* **Description of the task**:
Repeat precisely, and only, the lines between the line containing "Of the options" and the end of the listing below, both ends included.

..........

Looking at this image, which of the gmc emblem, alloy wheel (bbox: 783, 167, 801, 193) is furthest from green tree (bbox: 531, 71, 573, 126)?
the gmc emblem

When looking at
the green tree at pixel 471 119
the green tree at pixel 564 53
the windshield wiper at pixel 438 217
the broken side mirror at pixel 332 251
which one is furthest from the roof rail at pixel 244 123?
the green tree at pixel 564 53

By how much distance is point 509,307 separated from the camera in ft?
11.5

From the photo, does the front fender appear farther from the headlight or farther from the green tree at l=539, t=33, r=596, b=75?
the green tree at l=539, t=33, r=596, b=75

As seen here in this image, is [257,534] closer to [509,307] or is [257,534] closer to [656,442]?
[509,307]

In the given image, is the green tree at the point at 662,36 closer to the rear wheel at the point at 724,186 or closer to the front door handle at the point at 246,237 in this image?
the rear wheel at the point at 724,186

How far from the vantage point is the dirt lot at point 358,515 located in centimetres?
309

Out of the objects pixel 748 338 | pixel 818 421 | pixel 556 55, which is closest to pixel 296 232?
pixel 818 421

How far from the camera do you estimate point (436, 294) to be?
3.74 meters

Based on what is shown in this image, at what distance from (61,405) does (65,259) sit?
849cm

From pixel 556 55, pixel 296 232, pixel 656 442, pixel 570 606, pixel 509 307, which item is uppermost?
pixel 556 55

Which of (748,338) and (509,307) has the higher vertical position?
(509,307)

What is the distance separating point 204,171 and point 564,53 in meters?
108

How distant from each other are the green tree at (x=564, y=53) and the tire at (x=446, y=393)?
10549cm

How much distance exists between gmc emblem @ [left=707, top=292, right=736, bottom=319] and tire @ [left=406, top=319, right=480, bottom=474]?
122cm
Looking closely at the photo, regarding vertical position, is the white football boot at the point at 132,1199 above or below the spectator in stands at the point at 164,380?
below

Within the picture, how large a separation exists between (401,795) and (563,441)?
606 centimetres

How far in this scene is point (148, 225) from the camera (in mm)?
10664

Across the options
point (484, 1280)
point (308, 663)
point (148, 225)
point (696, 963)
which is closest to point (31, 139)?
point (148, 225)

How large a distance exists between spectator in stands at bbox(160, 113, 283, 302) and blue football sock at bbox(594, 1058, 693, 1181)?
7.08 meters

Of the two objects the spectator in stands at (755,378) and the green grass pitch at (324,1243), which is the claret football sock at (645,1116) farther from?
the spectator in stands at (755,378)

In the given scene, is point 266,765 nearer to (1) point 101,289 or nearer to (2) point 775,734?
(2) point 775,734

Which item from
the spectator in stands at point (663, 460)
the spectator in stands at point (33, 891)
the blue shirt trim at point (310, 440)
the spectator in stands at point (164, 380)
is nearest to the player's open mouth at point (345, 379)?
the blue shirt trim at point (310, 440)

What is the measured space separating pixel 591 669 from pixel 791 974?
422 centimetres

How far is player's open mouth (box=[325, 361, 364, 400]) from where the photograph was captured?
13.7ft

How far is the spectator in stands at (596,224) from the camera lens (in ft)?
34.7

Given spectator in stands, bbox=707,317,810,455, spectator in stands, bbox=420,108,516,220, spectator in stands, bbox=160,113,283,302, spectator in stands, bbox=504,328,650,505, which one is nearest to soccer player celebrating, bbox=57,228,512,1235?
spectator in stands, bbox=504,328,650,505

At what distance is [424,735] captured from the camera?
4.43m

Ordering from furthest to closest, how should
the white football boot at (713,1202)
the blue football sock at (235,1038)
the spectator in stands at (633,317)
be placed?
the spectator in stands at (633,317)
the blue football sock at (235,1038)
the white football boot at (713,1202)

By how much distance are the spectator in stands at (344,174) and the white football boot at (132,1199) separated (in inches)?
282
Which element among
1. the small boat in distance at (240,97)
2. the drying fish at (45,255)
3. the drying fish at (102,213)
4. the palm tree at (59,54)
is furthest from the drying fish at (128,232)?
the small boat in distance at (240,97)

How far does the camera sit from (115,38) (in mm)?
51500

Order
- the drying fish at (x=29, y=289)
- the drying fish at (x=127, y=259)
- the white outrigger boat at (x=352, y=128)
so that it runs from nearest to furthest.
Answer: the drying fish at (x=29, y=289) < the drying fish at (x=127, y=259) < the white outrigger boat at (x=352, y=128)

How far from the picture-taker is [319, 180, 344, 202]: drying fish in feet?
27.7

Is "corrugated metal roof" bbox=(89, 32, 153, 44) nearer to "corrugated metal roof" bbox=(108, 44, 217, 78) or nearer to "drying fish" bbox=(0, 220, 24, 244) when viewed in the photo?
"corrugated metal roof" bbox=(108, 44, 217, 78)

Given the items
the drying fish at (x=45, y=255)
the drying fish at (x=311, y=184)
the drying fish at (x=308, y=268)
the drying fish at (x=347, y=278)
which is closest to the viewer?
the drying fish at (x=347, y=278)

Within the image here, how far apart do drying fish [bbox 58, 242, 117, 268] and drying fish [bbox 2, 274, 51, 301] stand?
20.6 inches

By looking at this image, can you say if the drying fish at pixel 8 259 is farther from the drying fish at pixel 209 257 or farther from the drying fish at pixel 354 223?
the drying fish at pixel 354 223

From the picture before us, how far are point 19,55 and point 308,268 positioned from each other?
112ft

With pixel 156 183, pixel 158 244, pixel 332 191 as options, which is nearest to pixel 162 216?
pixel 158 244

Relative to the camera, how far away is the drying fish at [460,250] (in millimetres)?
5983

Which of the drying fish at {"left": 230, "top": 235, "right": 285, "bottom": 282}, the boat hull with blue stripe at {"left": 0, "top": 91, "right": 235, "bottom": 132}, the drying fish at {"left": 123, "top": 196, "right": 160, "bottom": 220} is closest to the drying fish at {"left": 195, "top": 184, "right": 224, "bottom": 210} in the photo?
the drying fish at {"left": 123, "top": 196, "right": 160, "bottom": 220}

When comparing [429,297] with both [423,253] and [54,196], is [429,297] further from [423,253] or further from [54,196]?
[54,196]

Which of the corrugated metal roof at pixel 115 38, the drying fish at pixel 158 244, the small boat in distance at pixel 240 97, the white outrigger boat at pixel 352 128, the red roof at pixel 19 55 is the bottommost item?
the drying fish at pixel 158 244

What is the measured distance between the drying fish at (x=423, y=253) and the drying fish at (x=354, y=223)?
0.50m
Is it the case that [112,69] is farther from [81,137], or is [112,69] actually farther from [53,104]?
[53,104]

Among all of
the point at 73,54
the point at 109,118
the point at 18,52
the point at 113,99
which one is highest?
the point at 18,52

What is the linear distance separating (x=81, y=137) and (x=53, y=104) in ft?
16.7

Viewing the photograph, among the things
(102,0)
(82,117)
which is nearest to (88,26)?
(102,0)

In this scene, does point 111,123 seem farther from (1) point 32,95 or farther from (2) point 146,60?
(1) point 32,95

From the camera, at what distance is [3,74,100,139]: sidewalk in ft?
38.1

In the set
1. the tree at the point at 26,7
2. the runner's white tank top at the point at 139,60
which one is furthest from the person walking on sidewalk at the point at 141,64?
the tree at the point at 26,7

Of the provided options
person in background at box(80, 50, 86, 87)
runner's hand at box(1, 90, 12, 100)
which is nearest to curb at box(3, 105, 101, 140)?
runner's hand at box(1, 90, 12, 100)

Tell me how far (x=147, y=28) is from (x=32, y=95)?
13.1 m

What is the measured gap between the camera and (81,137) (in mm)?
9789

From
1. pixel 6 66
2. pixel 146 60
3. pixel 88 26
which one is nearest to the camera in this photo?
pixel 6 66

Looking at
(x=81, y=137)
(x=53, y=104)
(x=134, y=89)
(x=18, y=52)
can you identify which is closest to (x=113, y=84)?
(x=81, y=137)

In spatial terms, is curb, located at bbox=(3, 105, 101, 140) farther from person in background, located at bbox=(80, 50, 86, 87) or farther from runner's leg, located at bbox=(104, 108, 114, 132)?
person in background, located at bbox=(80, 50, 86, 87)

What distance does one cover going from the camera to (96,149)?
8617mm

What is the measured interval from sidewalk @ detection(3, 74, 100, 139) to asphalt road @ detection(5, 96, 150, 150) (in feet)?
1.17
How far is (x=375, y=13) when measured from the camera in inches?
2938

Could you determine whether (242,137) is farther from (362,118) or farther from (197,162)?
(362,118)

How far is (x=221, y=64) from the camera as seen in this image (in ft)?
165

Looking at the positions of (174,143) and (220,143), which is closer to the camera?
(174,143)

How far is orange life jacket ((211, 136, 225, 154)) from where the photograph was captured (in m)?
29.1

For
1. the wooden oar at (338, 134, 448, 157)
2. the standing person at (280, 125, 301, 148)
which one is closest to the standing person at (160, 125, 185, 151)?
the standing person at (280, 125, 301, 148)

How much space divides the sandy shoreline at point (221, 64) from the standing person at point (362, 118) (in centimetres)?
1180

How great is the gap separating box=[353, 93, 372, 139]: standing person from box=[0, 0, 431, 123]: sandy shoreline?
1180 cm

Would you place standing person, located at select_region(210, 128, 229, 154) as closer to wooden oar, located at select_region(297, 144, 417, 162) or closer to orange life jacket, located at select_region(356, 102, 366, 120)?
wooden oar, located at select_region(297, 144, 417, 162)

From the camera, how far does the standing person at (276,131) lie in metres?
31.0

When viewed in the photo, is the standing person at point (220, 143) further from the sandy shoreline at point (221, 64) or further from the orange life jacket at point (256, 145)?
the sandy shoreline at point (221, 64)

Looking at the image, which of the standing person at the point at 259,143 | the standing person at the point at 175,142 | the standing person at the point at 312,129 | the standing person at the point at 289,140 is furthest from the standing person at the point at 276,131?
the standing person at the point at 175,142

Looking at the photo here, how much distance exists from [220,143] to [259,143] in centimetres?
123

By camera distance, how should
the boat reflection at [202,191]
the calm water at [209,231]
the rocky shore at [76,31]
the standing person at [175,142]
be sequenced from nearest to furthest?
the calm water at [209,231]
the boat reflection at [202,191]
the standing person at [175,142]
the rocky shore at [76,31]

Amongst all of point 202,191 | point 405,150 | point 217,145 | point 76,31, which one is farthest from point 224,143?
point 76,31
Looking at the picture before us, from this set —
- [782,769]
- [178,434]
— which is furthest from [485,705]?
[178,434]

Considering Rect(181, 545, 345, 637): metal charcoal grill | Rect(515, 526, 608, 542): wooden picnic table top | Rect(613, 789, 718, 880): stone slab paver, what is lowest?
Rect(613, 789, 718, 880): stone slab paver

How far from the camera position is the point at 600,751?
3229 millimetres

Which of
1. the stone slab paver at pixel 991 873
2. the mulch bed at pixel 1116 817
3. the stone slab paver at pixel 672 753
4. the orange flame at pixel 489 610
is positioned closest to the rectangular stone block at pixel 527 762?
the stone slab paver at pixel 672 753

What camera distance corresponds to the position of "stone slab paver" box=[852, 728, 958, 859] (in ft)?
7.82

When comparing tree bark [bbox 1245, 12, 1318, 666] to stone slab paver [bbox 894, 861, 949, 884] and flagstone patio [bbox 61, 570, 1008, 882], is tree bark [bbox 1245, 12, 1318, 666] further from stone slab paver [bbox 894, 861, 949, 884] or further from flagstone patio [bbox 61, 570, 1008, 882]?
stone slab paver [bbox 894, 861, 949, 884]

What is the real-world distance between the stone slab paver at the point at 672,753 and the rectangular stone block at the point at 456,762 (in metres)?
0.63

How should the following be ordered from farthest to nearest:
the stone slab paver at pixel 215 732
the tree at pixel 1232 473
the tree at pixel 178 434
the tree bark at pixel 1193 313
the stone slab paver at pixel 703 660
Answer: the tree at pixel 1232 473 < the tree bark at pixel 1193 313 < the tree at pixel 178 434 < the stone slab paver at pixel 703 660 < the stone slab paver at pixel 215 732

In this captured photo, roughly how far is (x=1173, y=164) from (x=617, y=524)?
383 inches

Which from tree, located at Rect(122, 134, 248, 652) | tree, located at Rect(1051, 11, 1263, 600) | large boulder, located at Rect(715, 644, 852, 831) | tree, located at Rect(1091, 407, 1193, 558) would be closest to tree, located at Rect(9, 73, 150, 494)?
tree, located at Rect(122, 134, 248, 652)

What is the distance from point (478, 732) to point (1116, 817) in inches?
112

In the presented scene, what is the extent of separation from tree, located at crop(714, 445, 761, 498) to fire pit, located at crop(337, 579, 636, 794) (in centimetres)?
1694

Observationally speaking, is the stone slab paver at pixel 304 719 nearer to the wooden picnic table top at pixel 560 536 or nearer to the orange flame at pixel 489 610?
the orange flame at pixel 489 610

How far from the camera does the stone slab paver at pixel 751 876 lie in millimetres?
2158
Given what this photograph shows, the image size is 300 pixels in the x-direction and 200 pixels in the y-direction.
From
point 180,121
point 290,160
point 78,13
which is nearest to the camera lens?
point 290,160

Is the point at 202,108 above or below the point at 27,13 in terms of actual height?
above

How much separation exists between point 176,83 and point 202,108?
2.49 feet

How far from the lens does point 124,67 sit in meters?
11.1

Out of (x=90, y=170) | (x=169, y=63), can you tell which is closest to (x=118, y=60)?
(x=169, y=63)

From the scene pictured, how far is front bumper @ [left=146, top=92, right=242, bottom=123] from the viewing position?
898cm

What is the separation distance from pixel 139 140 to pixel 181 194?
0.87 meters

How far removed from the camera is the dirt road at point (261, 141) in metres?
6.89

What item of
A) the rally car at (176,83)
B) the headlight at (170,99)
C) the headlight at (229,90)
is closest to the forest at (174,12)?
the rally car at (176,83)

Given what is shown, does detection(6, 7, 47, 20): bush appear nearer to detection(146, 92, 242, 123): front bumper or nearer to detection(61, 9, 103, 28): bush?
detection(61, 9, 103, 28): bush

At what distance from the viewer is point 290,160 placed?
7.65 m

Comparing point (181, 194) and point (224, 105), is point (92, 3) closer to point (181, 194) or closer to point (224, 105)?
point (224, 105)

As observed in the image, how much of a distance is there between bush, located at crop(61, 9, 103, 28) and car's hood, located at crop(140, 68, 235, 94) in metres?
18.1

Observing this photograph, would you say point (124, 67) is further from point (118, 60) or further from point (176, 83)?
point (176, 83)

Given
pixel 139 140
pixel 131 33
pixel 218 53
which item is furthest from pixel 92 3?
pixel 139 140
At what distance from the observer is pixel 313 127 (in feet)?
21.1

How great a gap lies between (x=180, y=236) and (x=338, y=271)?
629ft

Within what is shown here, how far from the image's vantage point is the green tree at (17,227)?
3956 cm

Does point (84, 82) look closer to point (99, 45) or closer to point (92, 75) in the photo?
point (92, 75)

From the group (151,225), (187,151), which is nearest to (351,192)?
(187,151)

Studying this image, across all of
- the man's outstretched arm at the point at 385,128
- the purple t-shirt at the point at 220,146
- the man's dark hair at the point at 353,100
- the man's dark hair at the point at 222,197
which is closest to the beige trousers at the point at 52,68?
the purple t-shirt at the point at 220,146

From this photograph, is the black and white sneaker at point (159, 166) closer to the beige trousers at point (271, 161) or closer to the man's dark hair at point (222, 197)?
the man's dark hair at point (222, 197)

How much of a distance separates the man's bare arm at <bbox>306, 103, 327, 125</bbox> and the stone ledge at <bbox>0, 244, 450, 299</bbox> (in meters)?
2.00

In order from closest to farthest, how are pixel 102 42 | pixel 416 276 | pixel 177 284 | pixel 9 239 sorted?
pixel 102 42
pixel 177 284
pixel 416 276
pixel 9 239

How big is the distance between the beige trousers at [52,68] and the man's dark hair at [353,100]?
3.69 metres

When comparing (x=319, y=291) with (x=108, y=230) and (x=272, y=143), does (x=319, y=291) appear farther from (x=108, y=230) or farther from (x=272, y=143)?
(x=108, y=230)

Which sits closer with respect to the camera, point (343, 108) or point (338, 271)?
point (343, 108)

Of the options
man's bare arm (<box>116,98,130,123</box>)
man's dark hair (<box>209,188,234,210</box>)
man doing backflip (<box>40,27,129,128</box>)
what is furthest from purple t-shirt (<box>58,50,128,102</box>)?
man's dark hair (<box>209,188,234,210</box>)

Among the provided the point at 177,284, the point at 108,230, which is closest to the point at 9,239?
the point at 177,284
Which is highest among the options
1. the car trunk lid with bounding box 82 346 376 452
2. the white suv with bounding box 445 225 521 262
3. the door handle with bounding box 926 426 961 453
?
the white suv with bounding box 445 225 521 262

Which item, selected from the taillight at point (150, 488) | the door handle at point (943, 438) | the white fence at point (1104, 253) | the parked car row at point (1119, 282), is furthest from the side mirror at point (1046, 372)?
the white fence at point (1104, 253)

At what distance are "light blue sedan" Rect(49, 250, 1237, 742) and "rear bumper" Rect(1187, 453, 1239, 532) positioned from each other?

..........

* **Full solution**:
Of the options
man's bare arm (<box>116,98,130,123</box>)
man's dark hair (<box>209,188,234,210</box>)
man doing backflip (<box>40,27,129,128</box>)
what is furthest from purple t-shirt (<box>58,50,128,102</box>)?
man's dark hair (<box>209,188,234,210</box>)

Among the provided the point at 177,284, the point at 108,230, which is closest to the point at 9,239?
the point at 177,284
Which is highest among the options
1. the car trunk lid with bounding box 82 346 376 452
2. the white suv with bounding box 445 225 521 262
3. the door handle with bounding box 926 426 961 453
?
the white suv with bounding box 445 225 521 262

Which item, selected from the taillight at point (150, 488) | the door handle at point (943, 438) | the white fence at point (1104, 253) | the parked car row at point (1119, 282), is furthest from the side mirror at point (1046, 372)?
the white fence at point (1104, 253)

At what distance are "light blue sedan" Rect(49, 250, 1237, 742) and "rear bumper" Rect(1187, 453, 1239, 532) positioned from each other?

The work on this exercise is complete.